Il ministro del Lavoro e dello Sviluppo economico Luigi Di Maio ha dichiarato il 31 ottobre: “Posso dire a tutti coloro che sono perplessi rispetto a questa decisione [di non fare la Tav, n.d.R.] che i soldi che risparmieremo saranno reinvestiti sul territorio, in metro, in nuovi sistemi di mobilità, in nuove infrastrutture cittadine. Non è che stiamo perdendo gli investimenti”.
Si tratta di un’affermazione imprecisa.
Quanto costa la Tav?
Una stima complessiva
Come abbiamo illustrato nel nostro speciale sulla Tav, è difficile stimare il costo complessivo dell’opera in una fase ancora iniziale del progetto. Il commissario del governo per la Tav, Paolo Foietta, ha parlato di 25 miliardi circa. Una cifra simile, 26,1 miliardi, l’ha data anche la Corte dei Conti francese. Per alcuni esponenti No Tav, i costi arriverebbero invece fino a 40 miliardi di euro.
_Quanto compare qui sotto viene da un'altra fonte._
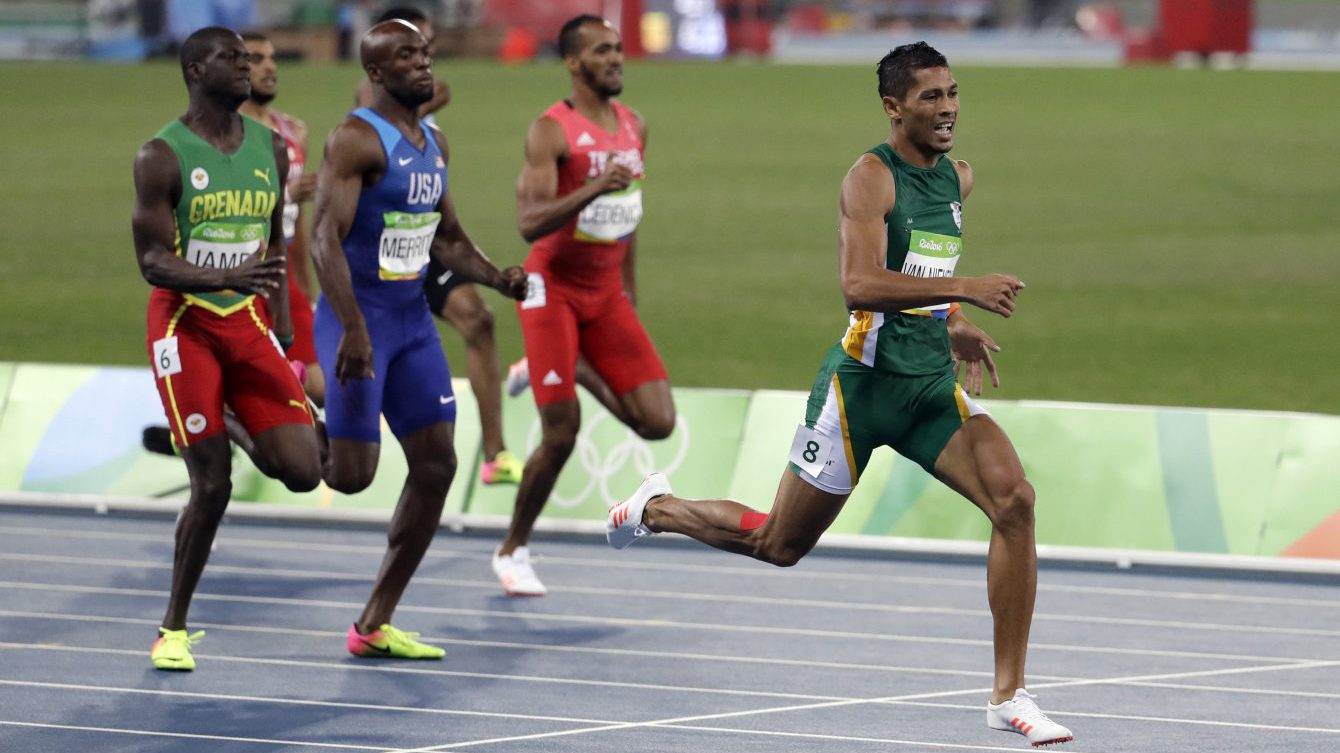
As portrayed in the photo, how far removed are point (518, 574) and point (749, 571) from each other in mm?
1240

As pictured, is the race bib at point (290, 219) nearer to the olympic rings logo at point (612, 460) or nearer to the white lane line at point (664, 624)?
the olympic rings logo at point (612, 460)

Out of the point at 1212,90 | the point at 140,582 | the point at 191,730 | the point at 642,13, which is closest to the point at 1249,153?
the point at 1212,90

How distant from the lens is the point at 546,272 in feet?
30.3

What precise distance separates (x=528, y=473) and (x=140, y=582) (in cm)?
183

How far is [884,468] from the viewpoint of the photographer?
10086 millimetres

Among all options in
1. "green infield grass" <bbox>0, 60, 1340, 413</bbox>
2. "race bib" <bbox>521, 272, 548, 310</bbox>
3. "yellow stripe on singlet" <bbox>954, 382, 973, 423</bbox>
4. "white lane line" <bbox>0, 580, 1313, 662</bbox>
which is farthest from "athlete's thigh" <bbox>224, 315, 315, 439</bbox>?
"green infield grass" <bbox>0, 60, 1340, 413</bbox>

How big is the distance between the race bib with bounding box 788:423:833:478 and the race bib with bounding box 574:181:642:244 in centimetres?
289

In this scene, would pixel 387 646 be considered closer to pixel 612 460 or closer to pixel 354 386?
pixel 354 386

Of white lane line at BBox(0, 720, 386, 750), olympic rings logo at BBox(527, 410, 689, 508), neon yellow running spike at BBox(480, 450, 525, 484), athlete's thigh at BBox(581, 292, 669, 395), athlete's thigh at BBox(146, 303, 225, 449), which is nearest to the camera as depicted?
white lane line at BBox(0, 720, 386, 750)

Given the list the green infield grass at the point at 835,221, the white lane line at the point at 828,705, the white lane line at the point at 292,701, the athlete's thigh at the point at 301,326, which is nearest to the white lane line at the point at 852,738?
the white lane line at the point at 828,705

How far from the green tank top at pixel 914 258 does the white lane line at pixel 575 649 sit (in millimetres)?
1812

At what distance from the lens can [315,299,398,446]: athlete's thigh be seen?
25.4ft

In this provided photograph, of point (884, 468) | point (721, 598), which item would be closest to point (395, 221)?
point (721, 598)

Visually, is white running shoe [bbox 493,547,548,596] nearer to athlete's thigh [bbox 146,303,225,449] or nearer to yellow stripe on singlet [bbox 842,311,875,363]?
athlete's thigh [bbox 146,303,225,449]
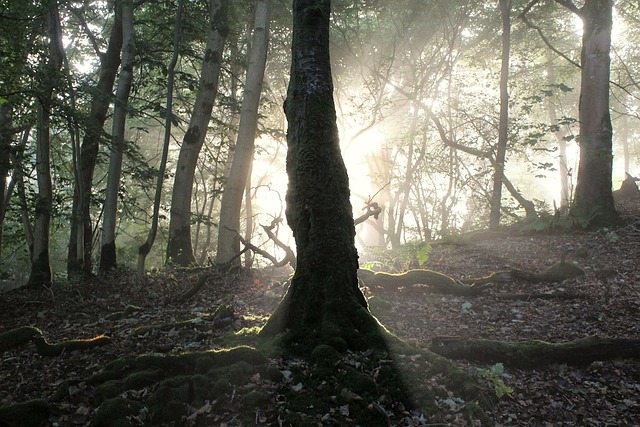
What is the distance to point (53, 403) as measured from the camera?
13.3ft

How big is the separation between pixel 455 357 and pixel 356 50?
A: 16778mm

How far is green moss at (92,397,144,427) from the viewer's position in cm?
367

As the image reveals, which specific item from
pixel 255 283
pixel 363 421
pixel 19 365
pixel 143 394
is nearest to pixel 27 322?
pixel 19 365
Meno incerto, ma comunque ancora ampiamente teorico, è il costo di realizzazione della “prima fase” della Tav.
La prima fase
In base all’accordo tra Italia e Francia del 2012, infatti , le varie opere (la sezione francese, quella italiana, il tunnel di base e così via) “saranno realizzate in diverse fasi funzionali”.
Nella prima fase, che è l’oggetto di questo accordo, verrà realizzata la sezione transfrontaliera, cioè la parte di ferrovia che interessa il confine tra i due Paesi e che dovrebbe essere realizzata da Telt, l’ente promotore pubblico dell’opera compartecipato al 50% da Italia e Francia.
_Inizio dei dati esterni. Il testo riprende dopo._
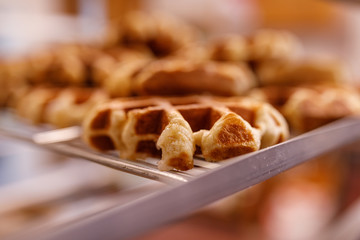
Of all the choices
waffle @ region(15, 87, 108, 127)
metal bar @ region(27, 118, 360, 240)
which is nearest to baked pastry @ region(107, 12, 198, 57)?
waffle @ region(15, 87, 108, 127)

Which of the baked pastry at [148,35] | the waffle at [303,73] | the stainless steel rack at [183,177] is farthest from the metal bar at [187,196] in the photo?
the baked pastry at [148,35]

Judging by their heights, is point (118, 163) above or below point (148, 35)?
below

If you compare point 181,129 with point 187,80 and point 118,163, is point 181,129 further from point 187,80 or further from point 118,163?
point 187,80

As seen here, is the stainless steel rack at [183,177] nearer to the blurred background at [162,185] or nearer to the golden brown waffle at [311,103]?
the golden brown waffle at [311,103]

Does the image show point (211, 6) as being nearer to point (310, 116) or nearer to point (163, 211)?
point (310, 116)

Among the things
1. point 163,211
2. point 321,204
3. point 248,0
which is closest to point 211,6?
point 248,0

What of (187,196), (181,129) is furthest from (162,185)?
(187,196)
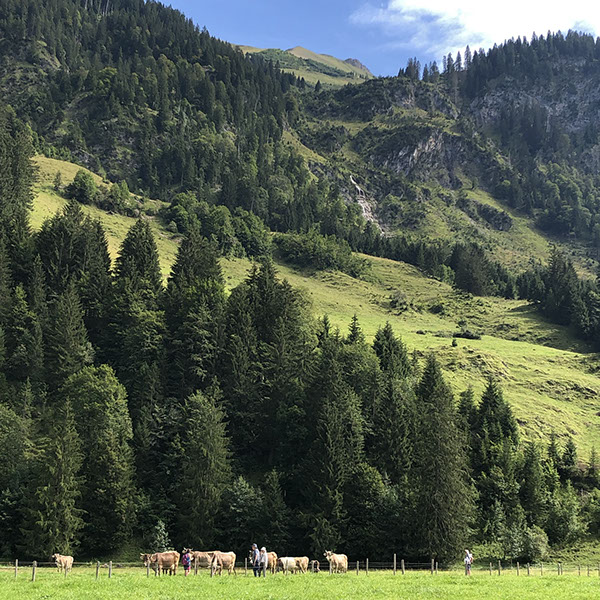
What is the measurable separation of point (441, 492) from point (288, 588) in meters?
31.7

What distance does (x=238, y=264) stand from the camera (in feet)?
529

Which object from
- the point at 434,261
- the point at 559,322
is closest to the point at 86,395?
the point at 559,322

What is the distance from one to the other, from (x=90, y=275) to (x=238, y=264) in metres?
66.9

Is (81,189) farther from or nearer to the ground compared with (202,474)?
farther from the ground

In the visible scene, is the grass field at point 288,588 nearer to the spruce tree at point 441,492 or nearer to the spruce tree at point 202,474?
the spruce tree at point 441,492

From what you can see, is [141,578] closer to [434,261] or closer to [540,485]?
[540,485]

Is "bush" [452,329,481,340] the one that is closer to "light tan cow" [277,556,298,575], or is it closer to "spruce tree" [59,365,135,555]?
"spruce tree" [59,365,135,555]

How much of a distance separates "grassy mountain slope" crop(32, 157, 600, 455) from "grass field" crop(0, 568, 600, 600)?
56.5 meters

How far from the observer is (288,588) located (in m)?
31.1

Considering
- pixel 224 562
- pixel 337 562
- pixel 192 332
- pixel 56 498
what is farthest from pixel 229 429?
pixel 224 562

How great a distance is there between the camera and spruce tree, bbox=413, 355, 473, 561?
190 feet

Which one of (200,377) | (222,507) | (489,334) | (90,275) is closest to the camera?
(222,507)

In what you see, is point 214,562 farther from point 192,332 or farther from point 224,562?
point 192,332

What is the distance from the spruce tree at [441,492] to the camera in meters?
57.8
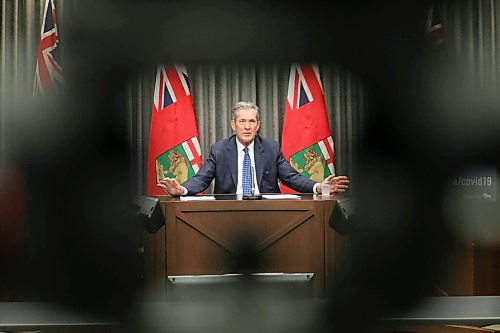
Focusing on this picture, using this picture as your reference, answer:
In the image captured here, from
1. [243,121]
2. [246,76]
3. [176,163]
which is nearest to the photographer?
[246,76]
Secondo Telt, il costo della sezione transfrontaliera sarà di 8,6 miliardi di euro: il 40% di questa cifra è finanziato dall’Unione europea, il 35% spetta all’Italia (circa 3 miliardi) e il restante 25% alla Francia.
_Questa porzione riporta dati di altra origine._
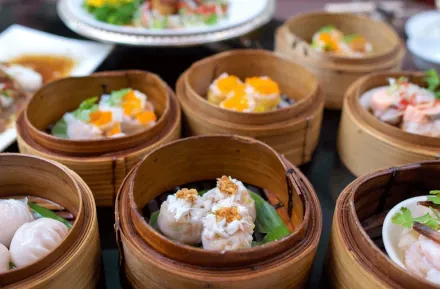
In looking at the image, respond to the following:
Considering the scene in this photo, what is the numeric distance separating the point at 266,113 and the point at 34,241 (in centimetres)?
111

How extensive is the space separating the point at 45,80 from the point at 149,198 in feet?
4.58

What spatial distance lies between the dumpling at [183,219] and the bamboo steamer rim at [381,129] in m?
0.92

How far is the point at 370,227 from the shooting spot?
1805 millimetres

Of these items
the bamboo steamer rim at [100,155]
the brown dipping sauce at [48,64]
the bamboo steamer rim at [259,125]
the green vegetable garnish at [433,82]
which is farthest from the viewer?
the brown dipping sauce at [48,64]

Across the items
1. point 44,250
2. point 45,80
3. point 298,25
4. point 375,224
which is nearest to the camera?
point 44,250

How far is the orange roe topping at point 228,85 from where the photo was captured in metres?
2.39

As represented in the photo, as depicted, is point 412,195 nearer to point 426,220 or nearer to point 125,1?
point 426,220

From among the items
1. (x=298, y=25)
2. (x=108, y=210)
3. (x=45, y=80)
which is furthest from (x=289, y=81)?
(x=45, y=80)

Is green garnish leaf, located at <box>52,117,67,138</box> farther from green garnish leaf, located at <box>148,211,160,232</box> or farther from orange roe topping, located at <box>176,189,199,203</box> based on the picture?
orange roe topping, located at <box>176,189,199,203</box>

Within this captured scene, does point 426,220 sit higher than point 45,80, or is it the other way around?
point 426,220

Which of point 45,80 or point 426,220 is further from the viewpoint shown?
point 45,80

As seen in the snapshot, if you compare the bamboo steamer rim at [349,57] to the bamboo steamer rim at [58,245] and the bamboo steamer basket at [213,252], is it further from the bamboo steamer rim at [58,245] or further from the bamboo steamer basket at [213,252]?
the bamboo steamer rim at [58,245]

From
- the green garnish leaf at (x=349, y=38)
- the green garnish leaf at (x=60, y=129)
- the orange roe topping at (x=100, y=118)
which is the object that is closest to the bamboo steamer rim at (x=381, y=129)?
the green garnish leaf at (x=349, y=38)

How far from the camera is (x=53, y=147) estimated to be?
75.1 inches
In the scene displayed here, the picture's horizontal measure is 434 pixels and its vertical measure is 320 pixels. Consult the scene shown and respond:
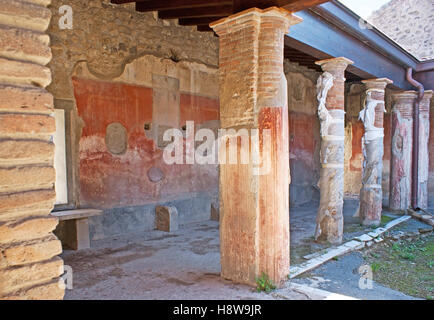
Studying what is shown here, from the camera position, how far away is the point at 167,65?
266 inches

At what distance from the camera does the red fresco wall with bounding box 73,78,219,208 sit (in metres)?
5.60

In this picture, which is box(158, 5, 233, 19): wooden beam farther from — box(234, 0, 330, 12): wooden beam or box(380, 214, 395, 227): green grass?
box(380, 214, 395, 227): green grass

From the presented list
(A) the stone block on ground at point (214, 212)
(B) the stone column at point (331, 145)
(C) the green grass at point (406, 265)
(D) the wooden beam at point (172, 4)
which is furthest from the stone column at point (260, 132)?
(A) the stone block on ground at point (214, 212)

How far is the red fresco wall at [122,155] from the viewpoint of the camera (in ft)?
18.4

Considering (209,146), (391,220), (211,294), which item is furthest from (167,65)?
(391,220)

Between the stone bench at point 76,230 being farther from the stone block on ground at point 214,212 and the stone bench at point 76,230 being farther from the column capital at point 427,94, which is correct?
the column capital at point 427,94

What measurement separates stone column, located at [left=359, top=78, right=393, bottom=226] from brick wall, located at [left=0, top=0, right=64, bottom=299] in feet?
22.8

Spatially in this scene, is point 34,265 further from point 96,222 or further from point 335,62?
point 335,62

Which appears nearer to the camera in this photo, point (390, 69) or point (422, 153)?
point (390, 69)

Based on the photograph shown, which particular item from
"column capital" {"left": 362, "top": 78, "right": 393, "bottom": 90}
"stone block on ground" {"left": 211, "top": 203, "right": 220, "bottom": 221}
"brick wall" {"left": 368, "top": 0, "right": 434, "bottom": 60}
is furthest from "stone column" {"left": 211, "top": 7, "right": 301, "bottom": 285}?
"brick wall" {"left": 368, "top": 0, "right": 434, "bottom": 60}

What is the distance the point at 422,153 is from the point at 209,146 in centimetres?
596

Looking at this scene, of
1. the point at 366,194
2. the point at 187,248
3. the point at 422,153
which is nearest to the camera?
the point at 187,248

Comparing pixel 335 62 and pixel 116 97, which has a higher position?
pixel 335 62

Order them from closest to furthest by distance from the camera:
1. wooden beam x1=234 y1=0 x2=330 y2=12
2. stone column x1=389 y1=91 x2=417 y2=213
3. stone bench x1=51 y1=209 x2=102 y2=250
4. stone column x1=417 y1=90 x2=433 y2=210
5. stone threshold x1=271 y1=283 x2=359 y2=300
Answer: stone threshold x1=271 y1=283 x2=359 y2=300 → wooden beam x1=234 y1=0 x2=330 y2=12 → stone bench x1=51 y1=209 x2=102 y2=250 → stone column x1=389 y1=91 x2=417 y2=213 → stone column x1=417 y1=90 x2=433 y2=210
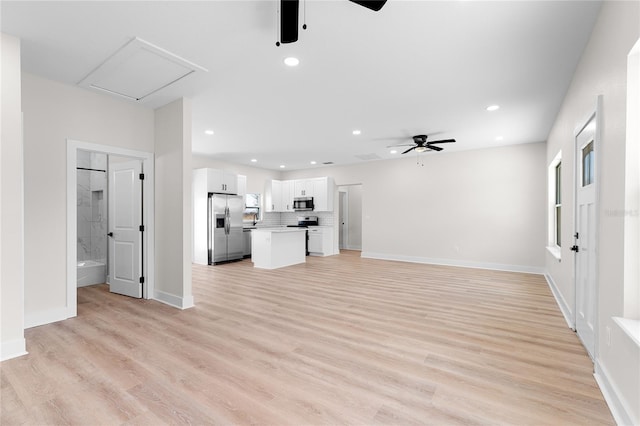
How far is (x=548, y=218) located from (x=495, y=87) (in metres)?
3.68

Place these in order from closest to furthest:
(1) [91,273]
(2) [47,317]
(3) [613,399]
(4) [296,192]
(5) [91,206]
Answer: (3) [613,399], (2) [47,317], (1) [91,273], (5) [91,206], (4) [296,192]

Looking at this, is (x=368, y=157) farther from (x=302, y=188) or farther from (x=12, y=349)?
(x=12, y=349)

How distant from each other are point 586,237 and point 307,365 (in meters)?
2.87

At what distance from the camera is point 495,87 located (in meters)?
3.69

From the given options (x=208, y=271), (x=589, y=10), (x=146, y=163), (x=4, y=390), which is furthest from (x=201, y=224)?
(x=589, y=10)

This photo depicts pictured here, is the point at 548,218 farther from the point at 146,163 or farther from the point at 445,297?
the point at 146,163

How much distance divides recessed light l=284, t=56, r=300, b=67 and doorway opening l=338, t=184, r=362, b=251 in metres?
7.94

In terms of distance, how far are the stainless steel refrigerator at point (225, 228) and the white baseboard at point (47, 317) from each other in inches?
150

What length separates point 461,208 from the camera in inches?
286

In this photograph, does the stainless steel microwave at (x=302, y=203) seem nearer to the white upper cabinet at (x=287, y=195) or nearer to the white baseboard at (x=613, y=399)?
the white upper cabinet at (x=287, y=195)

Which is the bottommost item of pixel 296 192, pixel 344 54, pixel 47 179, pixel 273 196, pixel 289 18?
pixel 47 179

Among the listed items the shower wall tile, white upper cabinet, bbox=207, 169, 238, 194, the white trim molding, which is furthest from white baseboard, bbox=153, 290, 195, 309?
white upper cabinet, bbox=207, 169, 238, 194

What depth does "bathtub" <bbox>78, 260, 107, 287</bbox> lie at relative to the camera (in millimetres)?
5196

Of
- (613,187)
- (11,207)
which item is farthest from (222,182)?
(613,187)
La cifra di 8,6 miliardi, che era espressa in valuta del 2012, è stata attualizzata dal Cipe (Comitato interministeriale di programmazione economica) a 9,63 miliardi di euro con una delibera dell’agosto 2017, secondo cui oltretutto l’Italia si sarebbe a oggi impegnata a stanziare risorse statali per 2,56 miliardi di euro, dunque un po’ meno di quanto previsto nel 2012.
Ma, di nuovo, queste cifre ci aiutano poco a capire quali sarebbero i potenziali risparmi, i “denari” e gli “investimenti” che secondo Di Maio non andrebbero persi bloccando l’opera e che potrebbero essere “reinvestiti sul territorio”.
Le risorse già stanziate
Ad oggi sappiamo che l’Italia ha previsto, come risulta anche dall’allegato al Def 2018, di spendere per la Tav 2,56 miliardi di euro da qui al 2030. Queste sono risorse proprie dello Stato italiano, che se non verranno spese per la Tav potrebbero essere effettivamente destinate ad altri capitoli di spesa, ad esempio ad altre infrastrutture in Piemonte e a Torino.
Non possono invece essere investite in altro modo le risorse stanziate dall’Unione europea, che sono vincolate al progetto della Tav. Queste ammontano, per il periodo 2015-2019, a 813,78 milioni di euro in totale, di cui 451,26 milioni di euro per l’Italia.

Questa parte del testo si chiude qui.